The defense given by the Run of River Power people, that they have to put in power lines somewhere to get the electricity out, is silly, because it doesn't address the obvious issue: why put their dams on the Upper Pitt in the first place? The dams are not addressing any real energy need. British Columbia currently exports power, and has substantial potential wind power.

The only actual problem here is the idealogical bias of the Liberal Government of BC, which has been in power since 2001. They have a history of fixing things that aren't broken: out-sourcing medical records to Maximus, separating management of BC Ferries from the government, and giving away BC Rail. More to the point, they restricted BC Hydro from developing new sources of power, which is very convenient for operations like Run of River Power and Ledcor, a major contributor to the Liberal Party of BC. The only difference between BC Hydro developing power resources on public land and Run of River Power developing power resources on public land is, Run of River Power's owners get a windfall return on investment, at our expense. That's right, the Liberal Government requires BC Hydro to buy electricity at an inflated price from people like Run of River Power, and pass that inflated price along to consumers.

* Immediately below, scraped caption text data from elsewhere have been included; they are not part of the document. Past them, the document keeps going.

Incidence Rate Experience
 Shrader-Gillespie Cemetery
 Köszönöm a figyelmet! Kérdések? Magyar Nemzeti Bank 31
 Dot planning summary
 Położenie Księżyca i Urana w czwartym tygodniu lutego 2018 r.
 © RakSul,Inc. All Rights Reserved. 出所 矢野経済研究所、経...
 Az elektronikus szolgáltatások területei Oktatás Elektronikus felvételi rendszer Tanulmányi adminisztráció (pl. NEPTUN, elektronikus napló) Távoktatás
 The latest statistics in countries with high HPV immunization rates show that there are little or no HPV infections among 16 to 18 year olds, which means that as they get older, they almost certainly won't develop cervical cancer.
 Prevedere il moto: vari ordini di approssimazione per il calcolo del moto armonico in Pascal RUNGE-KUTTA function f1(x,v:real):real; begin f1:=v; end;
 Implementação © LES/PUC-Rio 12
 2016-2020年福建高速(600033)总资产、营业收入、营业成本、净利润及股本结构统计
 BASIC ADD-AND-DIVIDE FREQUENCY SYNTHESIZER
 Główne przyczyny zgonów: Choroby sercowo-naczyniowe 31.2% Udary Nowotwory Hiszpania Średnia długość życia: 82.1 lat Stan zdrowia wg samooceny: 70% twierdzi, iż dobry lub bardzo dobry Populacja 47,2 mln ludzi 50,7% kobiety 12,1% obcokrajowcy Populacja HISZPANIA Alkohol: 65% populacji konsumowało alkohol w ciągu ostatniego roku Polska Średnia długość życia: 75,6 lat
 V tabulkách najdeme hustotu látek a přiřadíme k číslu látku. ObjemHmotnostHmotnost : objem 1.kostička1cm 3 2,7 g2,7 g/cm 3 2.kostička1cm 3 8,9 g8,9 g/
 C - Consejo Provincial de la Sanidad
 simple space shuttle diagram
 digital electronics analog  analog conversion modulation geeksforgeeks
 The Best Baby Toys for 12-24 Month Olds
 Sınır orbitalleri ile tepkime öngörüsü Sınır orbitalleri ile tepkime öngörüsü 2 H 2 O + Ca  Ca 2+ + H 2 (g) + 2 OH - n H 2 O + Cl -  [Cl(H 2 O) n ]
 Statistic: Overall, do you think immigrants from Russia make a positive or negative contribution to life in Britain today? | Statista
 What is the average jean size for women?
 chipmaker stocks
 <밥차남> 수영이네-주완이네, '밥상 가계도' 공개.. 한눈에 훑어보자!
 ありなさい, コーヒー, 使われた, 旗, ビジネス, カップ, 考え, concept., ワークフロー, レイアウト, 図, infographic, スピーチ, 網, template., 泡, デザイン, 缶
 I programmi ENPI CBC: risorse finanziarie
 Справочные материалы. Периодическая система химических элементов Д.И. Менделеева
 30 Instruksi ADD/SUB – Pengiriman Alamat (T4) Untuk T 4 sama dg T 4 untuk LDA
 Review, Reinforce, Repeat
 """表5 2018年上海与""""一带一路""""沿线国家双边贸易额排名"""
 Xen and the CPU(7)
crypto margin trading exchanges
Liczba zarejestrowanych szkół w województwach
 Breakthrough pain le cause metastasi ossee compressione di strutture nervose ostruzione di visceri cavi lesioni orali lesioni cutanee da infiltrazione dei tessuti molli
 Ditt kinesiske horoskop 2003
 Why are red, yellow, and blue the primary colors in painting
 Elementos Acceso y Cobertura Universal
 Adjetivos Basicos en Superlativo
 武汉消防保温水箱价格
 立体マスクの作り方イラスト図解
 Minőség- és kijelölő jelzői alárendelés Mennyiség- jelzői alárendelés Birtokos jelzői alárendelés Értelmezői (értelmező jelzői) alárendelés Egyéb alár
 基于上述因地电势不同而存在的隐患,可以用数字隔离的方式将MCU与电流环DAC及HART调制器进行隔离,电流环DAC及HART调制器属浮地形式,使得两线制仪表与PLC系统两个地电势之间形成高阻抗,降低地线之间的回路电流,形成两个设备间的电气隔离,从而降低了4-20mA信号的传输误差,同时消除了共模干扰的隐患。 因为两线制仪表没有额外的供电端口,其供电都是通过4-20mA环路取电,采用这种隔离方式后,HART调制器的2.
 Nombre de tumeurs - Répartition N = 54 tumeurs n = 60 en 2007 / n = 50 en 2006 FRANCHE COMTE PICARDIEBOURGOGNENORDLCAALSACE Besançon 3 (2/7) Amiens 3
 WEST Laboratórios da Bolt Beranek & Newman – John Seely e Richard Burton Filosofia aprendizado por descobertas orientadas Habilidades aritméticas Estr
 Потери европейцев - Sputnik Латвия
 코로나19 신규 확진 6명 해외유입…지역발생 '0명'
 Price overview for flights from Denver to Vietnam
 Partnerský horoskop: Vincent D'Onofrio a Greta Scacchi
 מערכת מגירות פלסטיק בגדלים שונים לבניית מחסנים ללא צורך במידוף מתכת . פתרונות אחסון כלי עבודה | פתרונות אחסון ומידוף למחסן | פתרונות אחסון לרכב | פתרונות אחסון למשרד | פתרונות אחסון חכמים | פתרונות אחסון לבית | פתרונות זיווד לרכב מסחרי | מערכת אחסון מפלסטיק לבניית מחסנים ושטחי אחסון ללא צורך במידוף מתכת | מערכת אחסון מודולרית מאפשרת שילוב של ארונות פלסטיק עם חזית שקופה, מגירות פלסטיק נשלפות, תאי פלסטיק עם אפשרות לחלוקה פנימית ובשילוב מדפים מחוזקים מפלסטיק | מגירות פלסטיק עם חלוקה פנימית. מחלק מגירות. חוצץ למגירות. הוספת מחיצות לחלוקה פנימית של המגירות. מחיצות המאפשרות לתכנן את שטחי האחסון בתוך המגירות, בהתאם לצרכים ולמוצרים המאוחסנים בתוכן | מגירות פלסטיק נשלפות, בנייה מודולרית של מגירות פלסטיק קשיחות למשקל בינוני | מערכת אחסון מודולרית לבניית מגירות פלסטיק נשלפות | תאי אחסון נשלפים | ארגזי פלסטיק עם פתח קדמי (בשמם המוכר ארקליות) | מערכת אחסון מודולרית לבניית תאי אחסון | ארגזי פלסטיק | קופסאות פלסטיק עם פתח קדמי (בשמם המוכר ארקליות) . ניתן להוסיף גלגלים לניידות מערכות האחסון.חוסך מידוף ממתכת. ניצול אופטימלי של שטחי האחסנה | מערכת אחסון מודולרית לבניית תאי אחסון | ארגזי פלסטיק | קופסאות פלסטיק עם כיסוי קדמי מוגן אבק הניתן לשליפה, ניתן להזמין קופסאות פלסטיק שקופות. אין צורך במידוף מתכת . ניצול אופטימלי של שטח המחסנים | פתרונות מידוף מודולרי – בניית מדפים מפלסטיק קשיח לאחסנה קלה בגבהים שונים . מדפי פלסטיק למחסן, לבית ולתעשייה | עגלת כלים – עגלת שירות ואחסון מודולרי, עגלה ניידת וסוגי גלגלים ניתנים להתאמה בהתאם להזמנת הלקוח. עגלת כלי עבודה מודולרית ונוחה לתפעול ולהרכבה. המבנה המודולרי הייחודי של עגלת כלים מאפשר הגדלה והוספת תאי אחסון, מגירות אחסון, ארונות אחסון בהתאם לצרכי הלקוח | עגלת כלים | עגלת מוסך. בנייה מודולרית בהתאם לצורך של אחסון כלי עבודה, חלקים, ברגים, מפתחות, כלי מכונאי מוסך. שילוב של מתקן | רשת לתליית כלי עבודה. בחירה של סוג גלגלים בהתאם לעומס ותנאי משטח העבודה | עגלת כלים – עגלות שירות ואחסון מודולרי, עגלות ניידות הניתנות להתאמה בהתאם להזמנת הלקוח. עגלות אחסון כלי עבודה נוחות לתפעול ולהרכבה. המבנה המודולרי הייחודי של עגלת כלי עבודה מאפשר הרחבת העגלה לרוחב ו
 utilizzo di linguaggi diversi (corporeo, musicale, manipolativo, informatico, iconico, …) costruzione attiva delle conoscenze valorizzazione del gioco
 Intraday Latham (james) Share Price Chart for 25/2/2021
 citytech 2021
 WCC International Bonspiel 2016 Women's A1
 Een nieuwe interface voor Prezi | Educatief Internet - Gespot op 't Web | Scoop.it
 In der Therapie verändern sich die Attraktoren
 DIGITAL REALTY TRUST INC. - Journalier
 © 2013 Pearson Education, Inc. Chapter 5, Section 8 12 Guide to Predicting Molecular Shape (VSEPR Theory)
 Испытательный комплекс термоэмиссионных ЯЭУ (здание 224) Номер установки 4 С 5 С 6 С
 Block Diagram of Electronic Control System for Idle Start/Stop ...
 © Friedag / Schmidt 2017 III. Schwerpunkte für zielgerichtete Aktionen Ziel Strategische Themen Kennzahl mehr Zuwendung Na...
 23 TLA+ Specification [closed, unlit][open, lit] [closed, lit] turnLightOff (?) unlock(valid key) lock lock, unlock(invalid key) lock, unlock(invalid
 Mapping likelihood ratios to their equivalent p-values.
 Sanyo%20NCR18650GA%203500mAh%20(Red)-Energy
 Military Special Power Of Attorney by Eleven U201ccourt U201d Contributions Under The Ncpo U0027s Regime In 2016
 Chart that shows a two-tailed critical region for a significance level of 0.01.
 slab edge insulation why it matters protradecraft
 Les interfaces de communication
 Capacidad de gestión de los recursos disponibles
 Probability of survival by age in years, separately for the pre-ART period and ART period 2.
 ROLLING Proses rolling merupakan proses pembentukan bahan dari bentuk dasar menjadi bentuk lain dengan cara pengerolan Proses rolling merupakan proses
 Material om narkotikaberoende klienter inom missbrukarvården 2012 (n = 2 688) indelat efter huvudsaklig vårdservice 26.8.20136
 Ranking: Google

Another example of silliness from the Run of River Power “consultants” was their analysis of impacts on wildlife. Bird-watchers and naturalists have been going into this area for 100 years. A positive assessment of Pinecone Burke's value as parkland was done by the government prior to its establishment as a park. How can any study done by someone who has been there for only a few weeks, and has been paid by a company with a major stake in approval of their project, have any credibility whatsoever?

Which leads me to the credibility of the Feb. 28 “event”. Why would Parks BC and the Environmental Assessment Office choose a venue paid for by Run of River Power to collect public input? They said that the input would be passed along to the Minister of Environment. Well, why wasn't the minister, Barry Penner, present to hear this input with his own ears? Because it might be inappropriate for him to be in the same room with a company that has a proposal on the table, maybe?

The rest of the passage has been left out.